With both sides stepping up their military preparations, the main issue facing the United Nations was whether Saddam's noncompliance with Resolution 1441 justified launching military action, and if so was the Security Council obliged to pass a second resolution authorizing the use of force. By early 2003 the inspectors had been working in Iraq for several weeks and, although there was valid criticism about the level of Iraqi cooperation, the inspectors had been unable to uncover any significant evidence that Iraq was engaged in an illicit weapons program. In his State of the Union Address in January 2003, President Bush had stated that significant quantities of chemical and biological weapons were still unaccounted for in Iraq, and also claimed that Saddam was continuing with his efforts to develop nuclear weapons. In early February Colin Powell made a detailed presentation to the UN Security Council at which he spent an hour and a half playing tapes of intercepted Iraqi military communications, showing surveillance photographs of military sites, and recounting information from sources “who risked their lives to let the world know what Saddam Hussein is really up to.” The British government's contribution to the propaganda war was to publish a second intelligence dossier on Saddam's WMD threat, although this was quickly discredited when it emerged that the “intelligence” had in fact been copied off the Internet from the doctoral thesis of an obscure Californian postgraduate student.

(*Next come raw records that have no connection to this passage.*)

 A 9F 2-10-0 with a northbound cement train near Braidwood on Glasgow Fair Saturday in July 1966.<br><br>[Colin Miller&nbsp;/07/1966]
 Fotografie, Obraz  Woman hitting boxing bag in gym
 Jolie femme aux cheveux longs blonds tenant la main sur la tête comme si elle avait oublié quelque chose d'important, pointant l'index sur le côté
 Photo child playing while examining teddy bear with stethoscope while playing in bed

Despite the concerted efforts undertaken by the British and American governments to highlight the threat posed by Saddam, they were unable to generate sufficient support at the Security Council for a second resolution that would sanction military action. The British and American position was not helped by Dr. Blix, who, despite his public criticisms of the Iraqis' lack of cooperation with the inspection teams, believed that the inspection process should be given more time, a view that was actively supported by France, Germany, and Russia. Dominique de Villepin, the French foreign minister, had let it be known that France would not support a second resolution that authorized military action. On February 14, when Dr. Blix provided the latest in a series of progress reports to the UN, he declared that Iraq's behavior had improved and, while there were many questions that still needed to be answered about Saddam's WMD capability, he was confident that these could
be resolved if the inspectors were given more time. Much to Washington's irritation, Blix was also openly scornful of Powell's claims about Iraq's WMD programs. Blix stated that the intelligence assumptions were dubious and that in one caseâthe claim that Iraq was trying to buy uranium from Africaâit was clearly based on forged documents. His colleague, Mohamed ElBaradei, who was investigating Iraq's nuclear program, was even more pointed. “We have to date found no evidence of nuclear activity in Iraq,” he said, and added that given a few more months he could wrap up his investigation.

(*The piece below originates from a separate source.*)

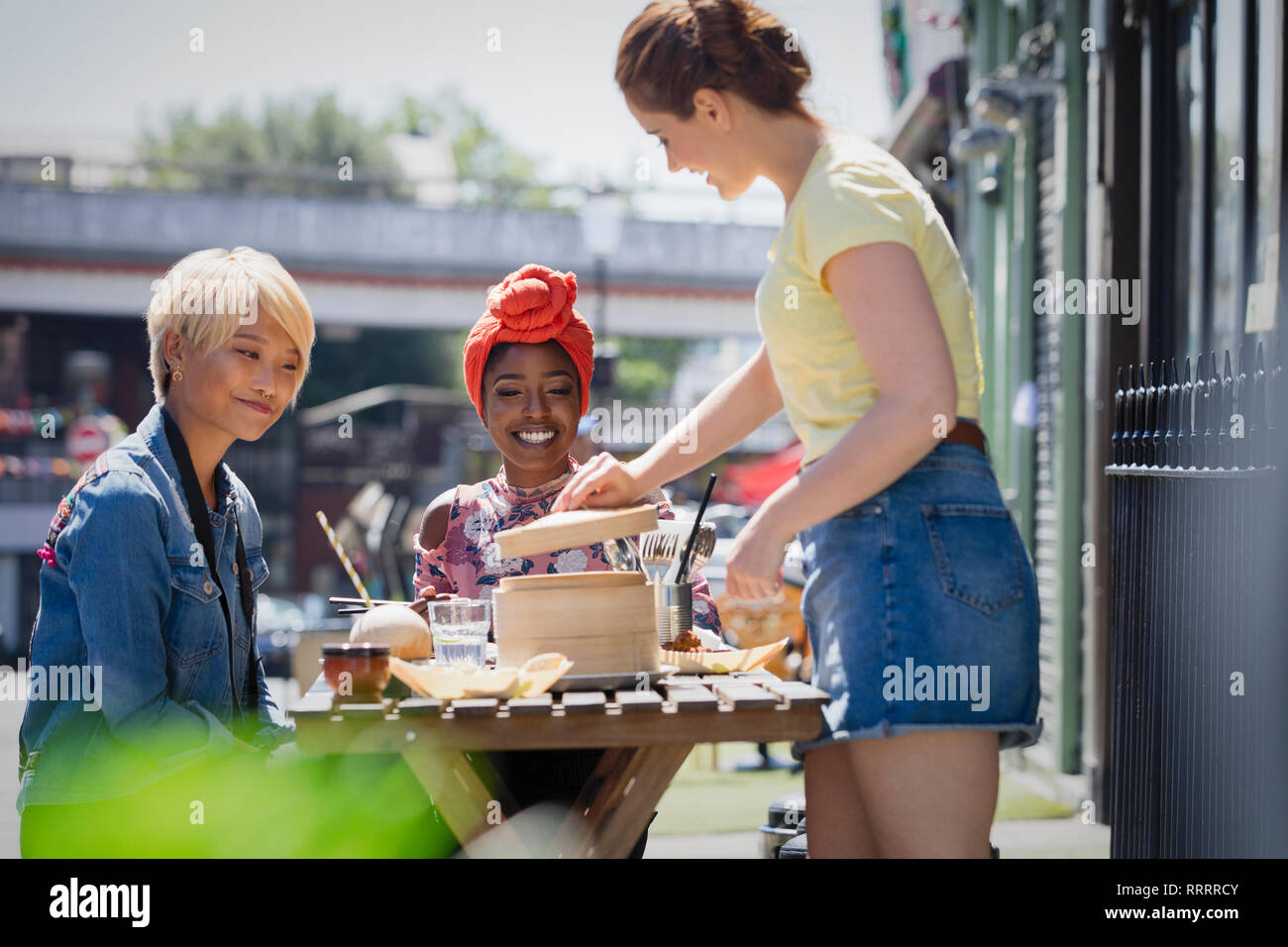 Young women friends enjoying dim sum lunch at sunny sidewalk cafe - Stock Image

Saddam was reaping the rewards of a skillfully choreographed game he was playing with the inspectors and world opinion. He delivered a steady stream of carefully timed concessions, providing extra ammunition for those who argued that the inspections were working. He agreed to allow the destruction of his al-Samoud missiles, whose range exceeded the permitted distance. He signed a presidential decree, outlawing weapons of mass destruction. He allowed the inspectors to use aerial reconnaissance, safe in the knowledge that his WMD stockpiles had been carefully concealed. He had even acquired a special ground-level radar system to check that the WMD had been properly buried in the desert.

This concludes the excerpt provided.